Turnbull ousts Abbott to become new Australian PM
Malcolm Turnbull won the Liberal Party room vote 54-44 in Canberra, hours after declaring his leadership bid.
A former lawyer turned businessman, Turnbull told a press conference that change was needed “for our party’s sake, for our country’s sake.”
“We need a different style of leadership. We need a style of leadership that respects the people’s intelligence, that explains these complex issues,” Turnbull said.
Abbott seemed caught off guard by the swift pace of the leadership challenge, though rumors had suggested his position was in trouble for months.

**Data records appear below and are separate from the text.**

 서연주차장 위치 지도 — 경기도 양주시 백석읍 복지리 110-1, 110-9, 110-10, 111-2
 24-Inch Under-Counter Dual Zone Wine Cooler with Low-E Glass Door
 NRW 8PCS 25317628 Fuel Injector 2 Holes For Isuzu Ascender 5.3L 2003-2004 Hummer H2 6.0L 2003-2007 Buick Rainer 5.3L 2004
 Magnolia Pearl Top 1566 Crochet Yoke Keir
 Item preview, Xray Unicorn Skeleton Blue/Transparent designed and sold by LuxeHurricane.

In a hastily convened press conference yesterday afternoon, Abbott said: “The prime ministership of this country is not a prize or a plaything to be demanded. It should be something which is earned by a vote of the Australian people.”
In February, Abbott emerged victorious from a no-confidence vote among his party colleagues, with 61 votes to 39. The Prime Minister may have won majority backing, but the 39 votes against him left him exposed and at risk of further insurrections.
Abbott came to power in 2013 with the promise of a stable government, immune from the infighting that had dogged the previous Labor leadership. During the previous government, Kevin Rudd and Julia Gillard jostled for the top job, and the Liberal Party rightly identified that the electorate had had enough.
However, a series of unpopular decisions exposed cracks within the Liberal Party. Abbott was seen to have bungled his first budget, which went down badly with voters.
The Liberal Party had sold itself as old hands when it came to managing the country’s economy, capable of correcting lax Labor spending, which had eroded a surplus deftly created by the former Liberal government, led by John Howard
Yesterday, Turnbull’s nomination speech pulled Abbott up on his economic record, CCN reports.
“It is clear enough that the government is not successful in providing the economic leadership that we need,” he said. “He has not been capable of providing the economic confidence that business needs.”
Abbott defended himself against the attack by drawing on the government’s successes.
“Since coming to Government, our team has stopped the boats, improved the budget, cut taxes and increased jobs. We have laid the foundation for a better deal for families and for small business.